Tracking of foreigners. Christie has repeatedly called for a biometric system that would track foreigners on visas and "tap them on the shoulder" when their time is up. Such a program would not only represent extreme governmental intrusion into peoples' daily lives, it would also be cost prohibitive. Remember, millions come to the U.S. each year on temporary visas, including tourist and student visas. Indeed, Congress considered a far more modest program in 2007 — tracking when people leave the U.S. — and ruled it out because of its financial cost.

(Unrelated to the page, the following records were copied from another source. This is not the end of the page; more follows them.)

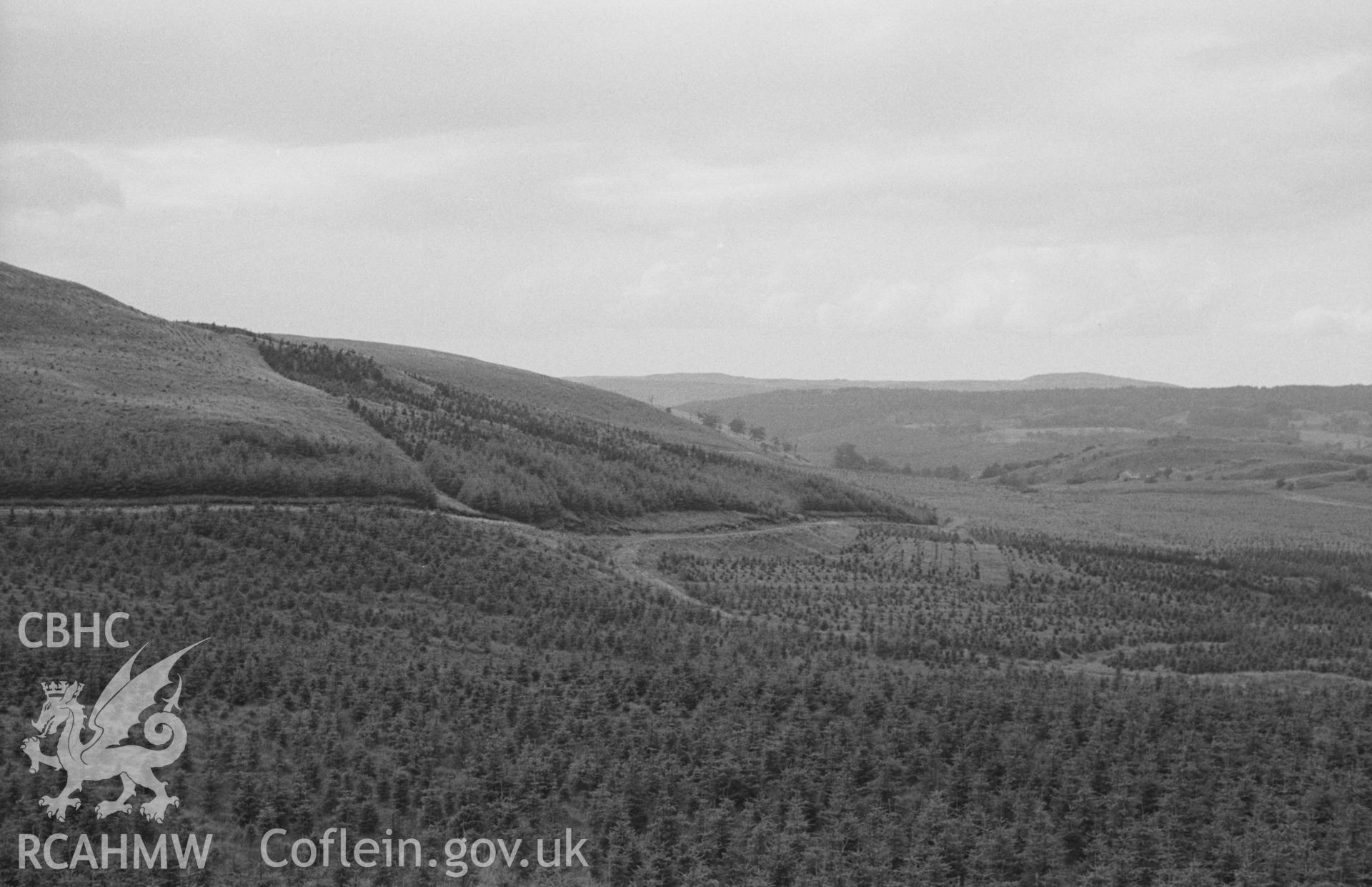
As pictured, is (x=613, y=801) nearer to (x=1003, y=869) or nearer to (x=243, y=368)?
(x=1003, y=869)

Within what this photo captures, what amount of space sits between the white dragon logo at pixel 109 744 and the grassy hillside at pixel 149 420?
2369 cm

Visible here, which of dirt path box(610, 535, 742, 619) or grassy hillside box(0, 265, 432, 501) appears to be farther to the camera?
dirt path box(610, 535, 742, 619)

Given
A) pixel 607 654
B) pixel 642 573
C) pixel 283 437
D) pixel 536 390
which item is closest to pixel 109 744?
pixel 607 654

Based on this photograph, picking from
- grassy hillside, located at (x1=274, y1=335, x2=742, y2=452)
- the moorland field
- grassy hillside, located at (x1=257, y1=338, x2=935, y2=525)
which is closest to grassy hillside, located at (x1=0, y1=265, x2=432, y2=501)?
the moorland field

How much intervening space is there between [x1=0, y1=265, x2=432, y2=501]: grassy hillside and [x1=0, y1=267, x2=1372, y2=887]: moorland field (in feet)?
0.79

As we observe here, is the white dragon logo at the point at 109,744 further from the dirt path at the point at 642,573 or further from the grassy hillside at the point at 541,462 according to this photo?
the grassy hillside at the point at 541,462

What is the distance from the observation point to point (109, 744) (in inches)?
1068

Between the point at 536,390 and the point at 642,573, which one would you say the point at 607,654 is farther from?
the point at 536,390

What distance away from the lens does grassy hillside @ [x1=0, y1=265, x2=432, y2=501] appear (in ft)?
169

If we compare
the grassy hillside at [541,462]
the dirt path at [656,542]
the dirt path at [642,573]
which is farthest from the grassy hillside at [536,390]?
the dirt path at [642,573]

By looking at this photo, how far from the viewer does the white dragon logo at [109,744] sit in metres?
24.9

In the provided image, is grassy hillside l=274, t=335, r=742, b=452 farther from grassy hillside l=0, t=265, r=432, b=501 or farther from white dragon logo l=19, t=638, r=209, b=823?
white dragon logo l=19, t=638, r=209, b=823

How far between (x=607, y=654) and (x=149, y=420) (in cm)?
2739

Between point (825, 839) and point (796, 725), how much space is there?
6.97 metres
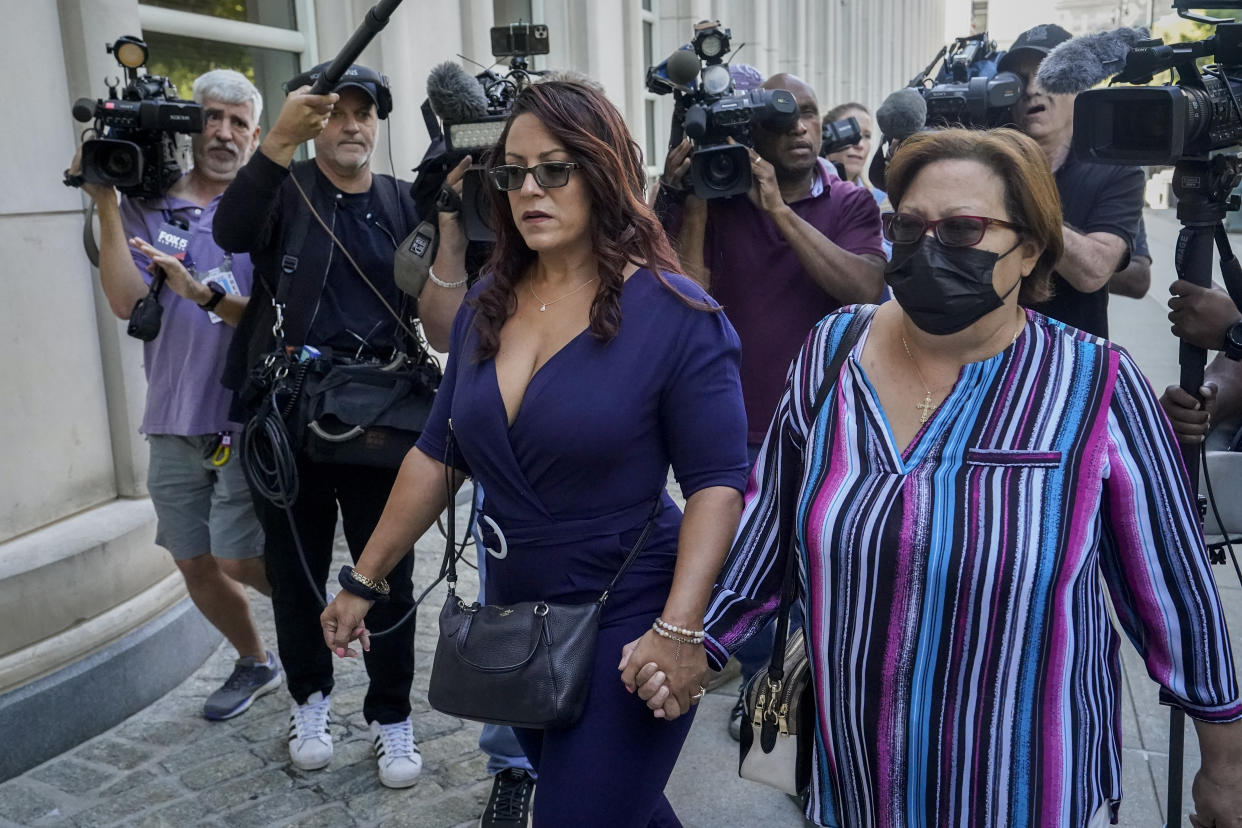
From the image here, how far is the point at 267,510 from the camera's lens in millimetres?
3686

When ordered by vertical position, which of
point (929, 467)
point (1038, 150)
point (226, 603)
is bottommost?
point (226, 603)

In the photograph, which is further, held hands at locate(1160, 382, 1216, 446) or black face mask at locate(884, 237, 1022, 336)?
held hands at locate(1160, 382, 1216, 446)

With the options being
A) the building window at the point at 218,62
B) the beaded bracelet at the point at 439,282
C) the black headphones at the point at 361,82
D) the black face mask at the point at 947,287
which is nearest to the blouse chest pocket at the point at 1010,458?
the black face mask at the point at 947,287

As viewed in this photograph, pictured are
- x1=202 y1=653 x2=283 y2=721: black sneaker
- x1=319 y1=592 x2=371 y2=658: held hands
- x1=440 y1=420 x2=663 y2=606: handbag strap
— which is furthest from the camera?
x1=202 y1=653 x2=283 y2=721: black sneaker

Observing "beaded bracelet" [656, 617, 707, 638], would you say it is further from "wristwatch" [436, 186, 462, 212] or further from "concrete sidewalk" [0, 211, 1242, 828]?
"wristwatch" [436, 186, 462, 212]

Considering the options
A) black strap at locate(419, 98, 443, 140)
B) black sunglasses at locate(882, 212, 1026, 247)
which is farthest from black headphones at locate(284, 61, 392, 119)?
black sunglasses at locate(882, 212, 1026, 247)

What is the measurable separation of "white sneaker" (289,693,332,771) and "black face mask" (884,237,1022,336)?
2.62 m

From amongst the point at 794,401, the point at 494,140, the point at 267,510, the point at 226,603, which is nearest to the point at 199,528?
the point at 226,603

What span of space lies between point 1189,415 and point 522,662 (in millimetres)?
1606

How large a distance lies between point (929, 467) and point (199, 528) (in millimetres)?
2966

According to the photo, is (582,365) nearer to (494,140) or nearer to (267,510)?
(494,140)

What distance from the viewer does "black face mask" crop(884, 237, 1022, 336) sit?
79.7 inches

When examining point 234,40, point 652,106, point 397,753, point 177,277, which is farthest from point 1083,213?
point 652,106

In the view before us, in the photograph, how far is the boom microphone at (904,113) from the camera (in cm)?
406
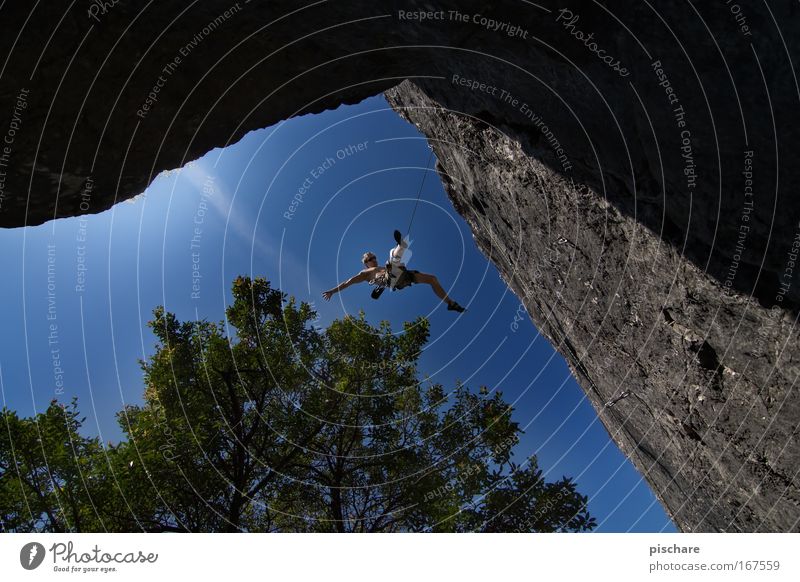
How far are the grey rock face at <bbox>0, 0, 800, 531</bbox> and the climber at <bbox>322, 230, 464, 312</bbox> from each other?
16.7ft

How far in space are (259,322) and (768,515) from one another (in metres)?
16.0

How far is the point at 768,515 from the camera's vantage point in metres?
8.58

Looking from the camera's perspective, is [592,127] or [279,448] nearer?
[592,127]

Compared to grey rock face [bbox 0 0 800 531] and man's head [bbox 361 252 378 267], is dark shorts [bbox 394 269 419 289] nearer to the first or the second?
man's head [bbox 361 252 378 267]

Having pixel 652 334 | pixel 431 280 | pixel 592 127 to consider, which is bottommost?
pixel 652 334

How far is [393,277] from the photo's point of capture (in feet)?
48.8

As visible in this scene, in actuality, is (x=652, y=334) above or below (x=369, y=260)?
below

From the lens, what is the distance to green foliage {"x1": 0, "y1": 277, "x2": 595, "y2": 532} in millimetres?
12531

Fortifying the U.S.-Mexico border. Several candidates, including Trump, Ben Carson and Ted Cruz, have endorsed the construction of a massive wall or fence along the entire U.S.-Mexico border. But 700 miles of fences and walls already exist, and as past studies have indicated, these fortification solutions are only partly effective in deterring illegal immigration. Not only are migrants able to evade fences by digging tunnels or getting smuggled in in vehicles, any fortification would have no effect on those who enter the U.S. legally and overstay their visas. Research has shown, moreover, that increased border enforcement has stopped the decades-old practice of circular migration among Latin American immigrants, prompting more immigrants who entered illegally to remain in the United States.
Immigrants as violent criminals. Despite Trump's famous pronouncement to the contrary, a wide range of studies indicate that immigrants, including Mexican immigrants, are less likely than the native-born to commit violent crimes or to be incarcerated.
Immigration is a complex policy area involving many different programs and types of legal status. It is precisely because of this complexity that idle speculation and simplistic solutions can lead to significant distortions in public opinion that are at odds with reality.
Although we might not expect politicians to produce a more accurate picture — especially if inaccuracy is advantageous to their campaigns — at the very least we should expect news organizations to respond quickly with hard facts. Only then can we hope that the years-long discussion on immigration will lead to actual solutions.
Karthick Ramakrishnan, a professor of public policy at UC Riverside, and Pratheepan Gulasekaram, an associate professor of law at Santa Clara University, are coauthors of "The New Immigration Federalism."